The report added there were three unauthorised “police stations” in the UK, two of which were located in London and a third in Glasgow.

The purpose of these facilities are given as accommodating tasks such as the renewal of driving licences for Chinese citizens residing in European countries.

Tasks such as this are usually carried out by embassies or consulates, where diplomatic rules are in force.

But the NGO claims the centres are set up by public security bodies from two Chinese provinces, the Fuzhou and Qingtian police agencies, intended to leverage Chinese citizens into returning to Chinese soil, or to prevent dissenters from speaking out against the Chinese Communist Party regime.

They identified 54 centres in their report, spread across 21 countries.

Wang Wenbin, spokesperson for Chinese Foreign Affairs, said on Wednesday that the facilities described by the Spain-based NGO “are actually service stations for Chinese citizens abroad”, the BBC reported.

In light of coronavirus restrictions having impeded citizens’ return to China, the stations were to “help [citizens] overcome difficulties”, he continued.

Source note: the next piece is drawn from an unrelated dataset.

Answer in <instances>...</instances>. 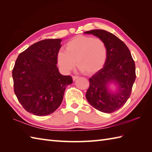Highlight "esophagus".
<instances>
[{"label":"esophagus","mask_w":152,"mask_h":152,"mask_svg":"<svg viewBox=\"0 0 152 152\" xmlns=\"http://www.w3.org/2000/svg\"><path fill=\"white\" fill-rule=\"evenodd\" d=\"M72 80H74V81H75V80L76 79H78L79 78V76H72Z\"/></svg>","instance_id":"1"}]
</instances>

According to the BBC, he said: “Relevant local governments have opened online service platforms.

“Such services are mainly targeted at physical examinations and changing drivers’ licences.”

But Dutch outlet RTL News, in a joint probe with investigative journalism outlet Follow the Money, publicised testimony from a dissident Chinese citizen, Wang Jingyu, now resident in the Netherlands.

He claimed to have received a message from a person claiming to be from the Rotterdam Chinese police station, saying: “He asked me to go back to China to solve my problems. He also told me to think about my parents.”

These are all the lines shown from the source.